Austen’s rise was nothing short of meteoric. Full colonel at forty, brigadier general at forty-three, a second star coming before his forty-sixth birthday. He appeared alongside the nation’s most famous Evangelicals on Sunday morning television programs. He was called God’s warrior and Jesus’s pilot. He became the face of the religious right.

And then, his career seemed to stall. He never received a third star, or the divisional command that came with it. He stopped appearing on television. He took up residence in the Pentagon as head of a career morgue called the Defense Human Intelligence Agency, and all but fell off the face of the earth. But inside the armed forces, his presence was still felt. Hundreds of Austen’s Rangers had reached flag rank and were generals in the army and admirals in the navy. All were still devoted to John Austen.

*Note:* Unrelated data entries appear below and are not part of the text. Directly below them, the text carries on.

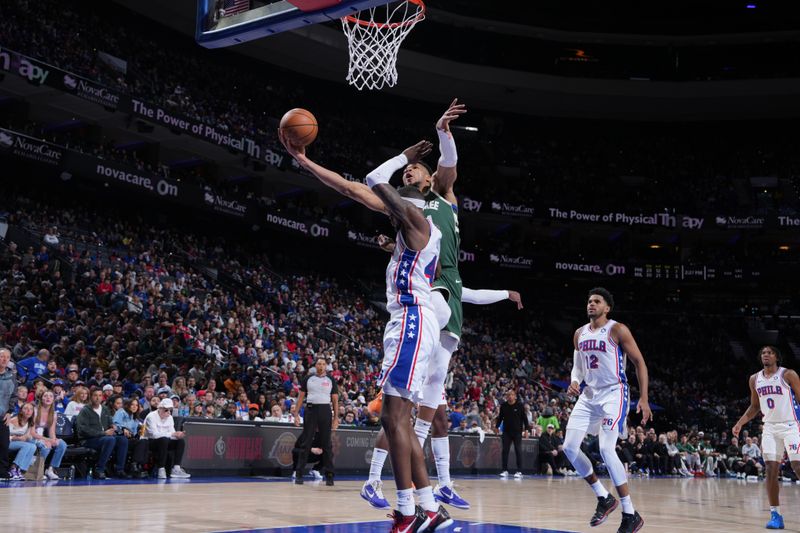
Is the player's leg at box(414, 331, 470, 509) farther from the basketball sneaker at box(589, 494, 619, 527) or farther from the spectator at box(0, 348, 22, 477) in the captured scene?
the spectator at box(0, 348, 22, 477)

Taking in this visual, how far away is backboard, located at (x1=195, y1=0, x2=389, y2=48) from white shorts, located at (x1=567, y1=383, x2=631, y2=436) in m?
4.37

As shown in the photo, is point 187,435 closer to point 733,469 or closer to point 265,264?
point 265,264

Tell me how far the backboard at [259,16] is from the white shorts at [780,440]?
655 centimetres

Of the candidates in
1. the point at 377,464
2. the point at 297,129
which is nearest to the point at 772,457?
the point at 377,464

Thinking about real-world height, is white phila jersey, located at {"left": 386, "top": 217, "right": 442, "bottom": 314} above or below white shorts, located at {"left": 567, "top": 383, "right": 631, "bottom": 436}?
above

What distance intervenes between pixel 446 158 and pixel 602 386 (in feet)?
9.10

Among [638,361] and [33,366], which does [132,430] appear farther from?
[638,361]

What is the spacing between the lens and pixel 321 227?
31.6 meters

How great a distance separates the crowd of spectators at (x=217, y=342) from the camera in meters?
16.2

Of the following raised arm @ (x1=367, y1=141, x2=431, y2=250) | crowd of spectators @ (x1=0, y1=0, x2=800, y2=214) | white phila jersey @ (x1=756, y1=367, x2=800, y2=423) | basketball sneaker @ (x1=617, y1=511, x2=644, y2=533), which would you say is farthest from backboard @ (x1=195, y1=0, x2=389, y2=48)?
crowd of spectators @ (x1=0, y1=0, x2=800, y2=214)

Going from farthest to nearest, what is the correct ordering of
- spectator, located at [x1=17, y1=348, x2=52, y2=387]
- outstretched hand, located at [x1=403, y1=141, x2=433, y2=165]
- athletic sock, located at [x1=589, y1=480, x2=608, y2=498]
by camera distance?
spectator, located at [x1=17, y1=348, x2=52, y2=387] → athletic sock, located at [x1=589, y1=480, x2=608, y2=498] → outstretched hand, located at [x1=403, y1=141, x2=433, y2=165]

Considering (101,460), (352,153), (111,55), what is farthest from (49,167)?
(101,460)

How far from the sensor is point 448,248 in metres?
7.01

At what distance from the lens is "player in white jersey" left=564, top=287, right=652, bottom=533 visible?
758 centimetres
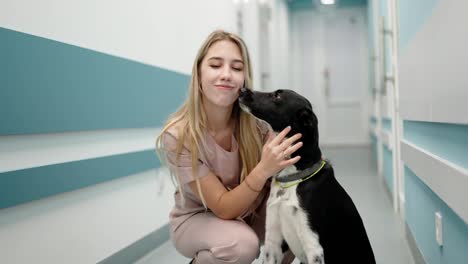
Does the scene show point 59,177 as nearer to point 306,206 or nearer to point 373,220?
point 306,206

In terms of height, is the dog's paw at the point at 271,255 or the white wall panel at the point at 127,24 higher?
the white wall panel at the point at 127,24

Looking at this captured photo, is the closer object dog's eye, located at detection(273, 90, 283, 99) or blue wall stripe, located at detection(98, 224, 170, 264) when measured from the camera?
dog's eye, located at detection(273, 90, 283, 99)

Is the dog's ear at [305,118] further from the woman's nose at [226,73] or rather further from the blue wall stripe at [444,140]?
the blue wall stripe at [444,140]

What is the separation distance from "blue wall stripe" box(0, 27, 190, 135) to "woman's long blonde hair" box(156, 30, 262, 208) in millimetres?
430

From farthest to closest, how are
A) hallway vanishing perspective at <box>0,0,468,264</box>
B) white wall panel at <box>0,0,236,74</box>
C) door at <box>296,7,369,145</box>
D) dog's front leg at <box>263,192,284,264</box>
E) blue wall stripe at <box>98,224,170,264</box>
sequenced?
door at <box>296,7,369,145</box> < blue wall stripe at <box>98,224,170,264</box> < white wall panel at <box>0,0,236,74</box> < dog's front leg at <box>263,192,284,264</box> < hallway vanishing perspective at <box>0,0,468,264</box>

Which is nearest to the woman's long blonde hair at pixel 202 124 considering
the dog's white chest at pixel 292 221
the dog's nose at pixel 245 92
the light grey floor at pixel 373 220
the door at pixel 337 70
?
the dog's nose at pixel 245 92

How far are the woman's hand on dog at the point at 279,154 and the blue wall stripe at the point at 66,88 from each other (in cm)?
89

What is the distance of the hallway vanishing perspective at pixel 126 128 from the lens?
142 cm

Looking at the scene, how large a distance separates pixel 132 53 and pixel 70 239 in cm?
111

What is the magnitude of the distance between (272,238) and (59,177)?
90 cm

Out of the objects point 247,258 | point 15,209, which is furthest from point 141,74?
point 247,258

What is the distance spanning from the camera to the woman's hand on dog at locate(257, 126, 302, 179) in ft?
4.69

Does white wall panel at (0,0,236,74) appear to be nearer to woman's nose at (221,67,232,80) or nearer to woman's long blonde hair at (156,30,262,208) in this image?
woman's long blonde hair at (156,30,262,208)

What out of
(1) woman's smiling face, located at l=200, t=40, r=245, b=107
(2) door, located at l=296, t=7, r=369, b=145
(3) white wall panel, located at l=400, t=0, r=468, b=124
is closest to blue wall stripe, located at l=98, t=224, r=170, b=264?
(1) woman's smiling face, located at l=200, t=40, r=245, b=107
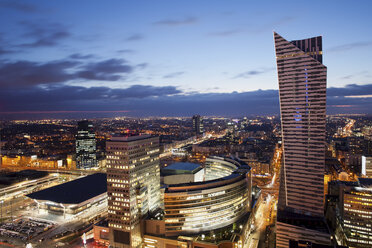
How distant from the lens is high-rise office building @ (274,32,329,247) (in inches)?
2581

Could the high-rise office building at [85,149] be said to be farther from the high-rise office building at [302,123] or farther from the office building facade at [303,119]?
the office building facade at [303,119]

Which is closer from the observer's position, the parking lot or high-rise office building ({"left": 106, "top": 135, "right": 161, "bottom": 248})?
high-rise office building ({"left": 106, "top": 135, "right": 161, "bottom": 248})

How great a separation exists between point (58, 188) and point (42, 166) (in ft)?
235

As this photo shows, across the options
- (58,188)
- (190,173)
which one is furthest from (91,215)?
(190,173)

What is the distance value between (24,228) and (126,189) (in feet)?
127

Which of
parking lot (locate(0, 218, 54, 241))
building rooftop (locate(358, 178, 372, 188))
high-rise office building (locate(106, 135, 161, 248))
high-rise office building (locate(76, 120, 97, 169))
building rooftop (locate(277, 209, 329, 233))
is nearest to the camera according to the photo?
building rooftop (locate(277, 209, 329, 233))

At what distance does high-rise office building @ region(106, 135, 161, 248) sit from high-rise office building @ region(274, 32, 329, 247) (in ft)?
118

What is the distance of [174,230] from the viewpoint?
196ft

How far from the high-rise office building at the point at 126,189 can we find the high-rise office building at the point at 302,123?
36.0m

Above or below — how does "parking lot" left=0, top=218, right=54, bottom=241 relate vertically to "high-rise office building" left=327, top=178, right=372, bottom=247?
below

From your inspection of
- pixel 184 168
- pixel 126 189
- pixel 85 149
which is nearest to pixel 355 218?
pixel 184 168

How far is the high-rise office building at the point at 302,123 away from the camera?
65562 millimetres

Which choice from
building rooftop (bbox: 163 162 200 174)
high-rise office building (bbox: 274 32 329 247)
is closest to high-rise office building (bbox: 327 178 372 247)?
high-rise office building (bbox: 274 32 329 247)

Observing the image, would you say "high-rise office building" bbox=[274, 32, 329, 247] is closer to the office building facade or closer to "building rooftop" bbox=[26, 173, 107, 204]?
the office building facade
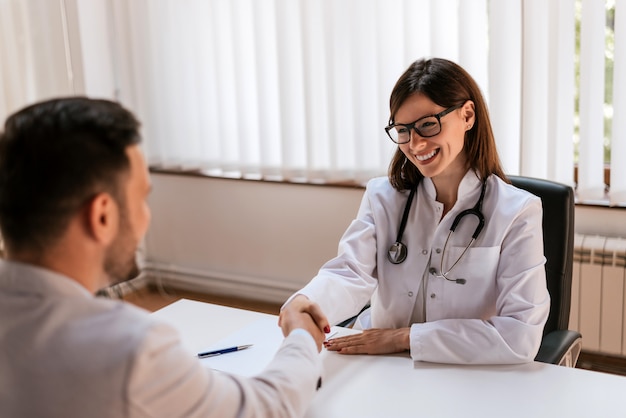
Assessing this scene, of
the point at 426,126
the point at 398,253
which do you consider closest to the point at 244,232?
the point at 398,253

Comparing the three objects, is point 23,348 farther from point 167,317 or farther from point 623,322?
point 623,322

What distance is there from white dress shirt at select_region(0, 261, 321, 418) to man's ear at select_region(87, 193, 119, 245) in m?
0.07

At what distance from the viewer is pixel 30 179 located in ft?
3.12

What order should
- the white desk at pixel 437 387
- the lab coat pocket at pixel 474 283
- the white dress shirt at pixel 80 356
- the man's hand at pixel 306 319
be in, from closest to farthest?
1. the white dress shirt at pixel 80 356
2. the white desk at pixel 437 387
3. the man's hand at pixel 306 319
4. the lab coat pocket at pixel 474 283

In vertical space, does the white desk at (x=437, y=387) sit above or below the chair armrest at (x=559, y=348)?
above

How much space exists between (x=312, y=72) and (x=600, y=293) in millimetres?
1694

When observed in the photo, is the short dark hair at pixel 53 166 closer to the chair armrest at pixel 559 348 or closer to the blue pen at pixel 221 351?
the blue pen at pixel 221 351

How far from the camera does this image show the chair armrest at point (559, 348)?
71.4 inches

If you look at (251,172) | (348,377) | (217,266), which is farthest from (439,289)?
(217,266)

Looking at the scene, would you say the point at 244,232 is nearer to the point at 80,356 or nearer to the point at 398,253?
the point at 398,253

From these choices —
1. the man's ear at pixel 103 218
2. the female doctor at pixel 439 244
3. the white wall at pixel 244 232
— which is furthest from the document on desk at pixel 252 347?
the white wall at pixel 244 232

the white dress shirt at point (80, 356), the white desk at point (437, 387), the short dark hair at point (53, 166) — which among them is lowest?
the white desk at point (437, 387)

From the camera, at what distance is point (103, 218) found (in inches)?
38.5

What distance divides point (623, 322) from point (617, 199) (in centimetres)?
51
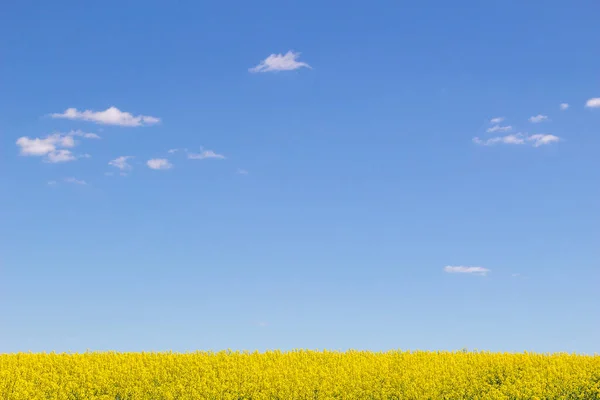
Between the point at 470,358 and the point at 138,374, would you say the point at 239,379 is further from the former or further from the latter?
the point at 470,358

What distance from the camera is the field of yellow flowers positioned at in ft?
44.7

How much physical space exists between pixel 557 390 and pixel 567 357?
2301 mm

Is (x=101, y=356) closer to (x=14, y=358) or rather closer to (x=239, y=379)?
(x=14, y=358)

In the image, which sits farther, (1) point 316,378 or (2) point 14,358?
(2) point 14,358

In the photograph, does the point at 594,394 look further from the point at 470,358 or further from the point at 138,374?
the point at 138,374

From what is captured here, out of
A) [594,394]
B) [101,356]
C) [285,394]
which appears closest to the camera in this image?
[285,394]

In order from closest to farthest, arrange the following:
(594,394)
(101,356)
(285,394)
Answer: (285,394), (594,394), (101,356)

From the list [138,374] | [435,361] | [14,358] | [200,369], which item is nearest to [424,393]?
[435,361]

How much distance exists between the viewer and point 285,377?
45.7ft

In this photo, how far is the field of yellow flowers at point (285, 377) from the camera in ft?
44.7

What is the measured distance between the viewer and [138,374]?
46.2ft

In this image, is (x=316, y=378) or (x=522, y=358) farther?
(x=522, y=358)

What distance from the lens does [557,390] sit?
1421cm

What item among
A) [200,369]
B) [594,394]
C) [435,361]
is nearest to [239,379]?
[200,369]
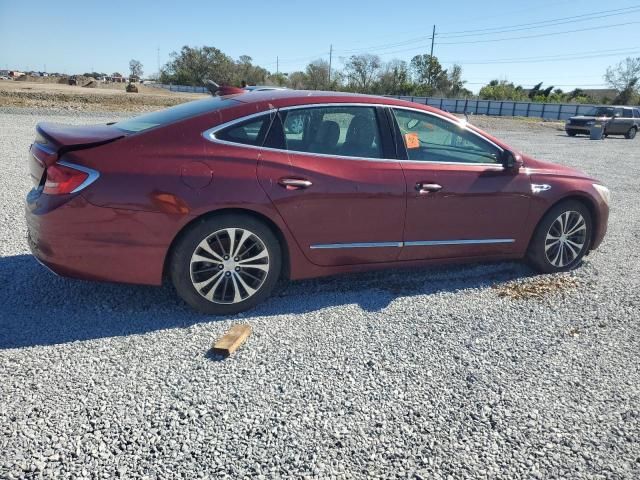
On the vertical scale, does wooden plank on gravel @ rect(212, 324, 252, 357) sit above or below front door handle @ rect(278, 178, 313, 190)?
below

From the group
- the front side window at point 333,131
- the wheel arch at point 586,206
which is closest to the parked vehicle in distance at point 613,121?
the wheel arch at point 586,206

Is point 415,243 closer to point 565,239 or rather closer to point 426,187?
point 426,187

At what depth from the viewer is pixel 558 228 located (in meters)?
A: 4.88

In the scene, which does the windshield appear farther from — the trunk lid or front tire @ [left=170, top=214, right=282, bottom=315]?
the trunk lid

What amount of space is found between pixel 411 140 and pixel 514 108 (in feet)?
167

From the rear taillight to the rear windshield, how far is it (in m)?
0.52

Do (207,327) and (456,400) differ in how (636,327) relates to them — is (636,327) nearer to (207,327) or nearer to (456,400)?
(456,400)

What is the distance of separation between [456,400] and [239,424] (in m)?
1.23

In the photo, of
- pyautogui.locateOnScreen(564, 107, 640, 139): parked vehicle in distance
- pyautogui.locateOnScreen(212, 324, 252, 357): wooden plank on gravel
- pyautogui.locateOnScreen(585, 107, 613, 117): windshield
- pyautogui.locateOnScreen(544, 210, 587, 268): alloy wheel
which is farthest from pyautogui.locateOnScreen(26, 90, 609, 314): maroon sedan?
pyautogui.locateOnScreen(585, 107, 613, 117): windshield

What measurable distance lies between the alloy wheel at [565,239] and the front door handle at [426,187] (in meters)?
1.44

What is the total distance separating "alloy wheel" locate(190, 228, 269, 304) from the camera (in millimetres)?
3568

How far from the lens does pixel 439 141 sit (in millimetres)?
4414

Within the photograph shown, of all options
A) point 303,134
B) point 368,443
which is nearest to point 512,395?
point 368,443

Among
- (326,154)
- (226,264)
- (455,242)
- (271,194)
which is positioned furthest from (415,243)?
(226,264)
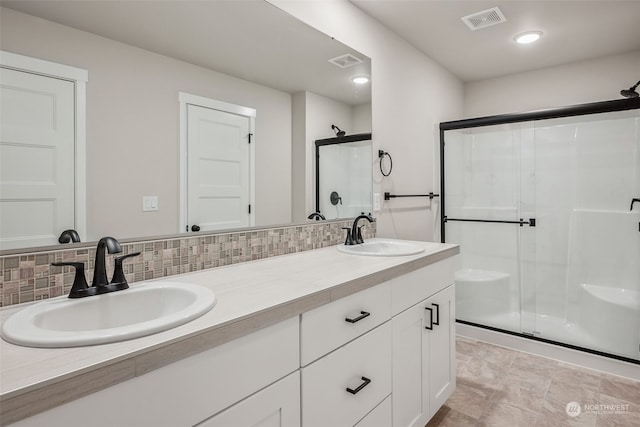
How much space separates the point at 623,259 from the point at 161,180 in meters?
2.99

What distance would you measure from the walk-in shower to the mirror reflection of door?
2135 mm

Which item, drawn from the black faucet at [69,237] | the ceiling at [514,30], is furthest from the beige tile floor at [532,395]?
the ceiling at [514,30]

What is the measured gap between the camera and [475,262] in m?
3.08

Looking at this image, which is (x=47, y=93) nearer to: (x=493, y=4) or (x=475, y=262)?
(x=493, y=4)

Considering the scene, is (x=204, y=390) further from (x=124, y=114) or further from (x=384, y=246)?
(x=384, y=246)

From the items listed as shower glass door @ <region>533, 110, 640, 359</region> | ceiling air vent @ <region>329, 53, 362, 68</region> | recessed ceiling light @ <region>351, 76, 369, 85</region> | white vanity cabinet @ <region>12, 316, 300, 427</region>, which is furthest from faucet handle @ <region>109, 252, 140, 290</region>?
shower glass door @ <region>533, 110, 640, 359</region>

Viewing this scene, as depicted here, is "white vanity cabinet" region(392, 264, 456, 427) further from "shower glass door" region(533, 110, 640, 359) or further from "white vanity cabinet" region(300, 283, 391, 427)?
"shower glass door" region(533, 110, 640, 359)

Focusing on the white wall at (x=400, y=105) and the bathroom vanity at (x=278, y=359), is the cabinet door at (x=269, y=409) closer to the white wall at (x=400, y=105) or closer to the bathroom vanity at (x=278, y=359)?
the bathroom vanity at (x=278, y=359)

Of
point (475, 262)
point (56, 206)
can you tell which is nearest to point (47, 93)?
point (56, 206)

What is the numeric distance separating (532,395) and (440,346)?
824 mm

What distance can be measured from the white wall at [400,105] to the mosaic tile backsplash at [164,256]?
28.9 inches

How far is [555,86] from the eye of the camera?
10.5 ft

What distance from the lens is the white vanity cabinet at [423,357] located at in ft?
4.76

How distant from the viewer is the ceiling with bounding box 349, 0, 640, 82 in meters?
2.19
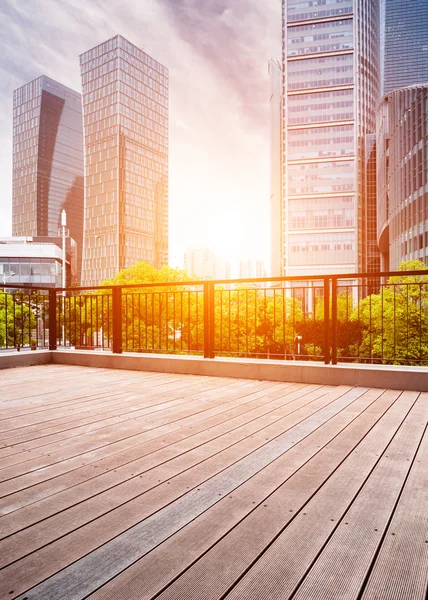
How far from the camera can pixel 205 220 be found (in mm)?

It was then, Palumbo realized, that Austen must have started Division. He hadn’t fallen off the earth. To the contrary. He’d ascended to a more glorified place.

Palumbo drove another one hundred meters past the consulate. When he found an empty parking space, he told himself that fortune was smiling upon him. His fevered mind was anxious for any signs that he hadn’t risked his career and dismissed the needs of his wife and family for nothing. He grabbed the spot, then pulled his workbag onto his lap. In it were two cell phones, a Taser gun, and a cellular GSM intercept device disguised as a laptop computer. He activated the intercept device and tuned it to search frequencies for numbers beginning with a 455 prefix-the prefix assigned to phones issued by the United States embassy to its staff, both permanent and visiting. Fitting the earpiece, he jumped from conversation to conversation.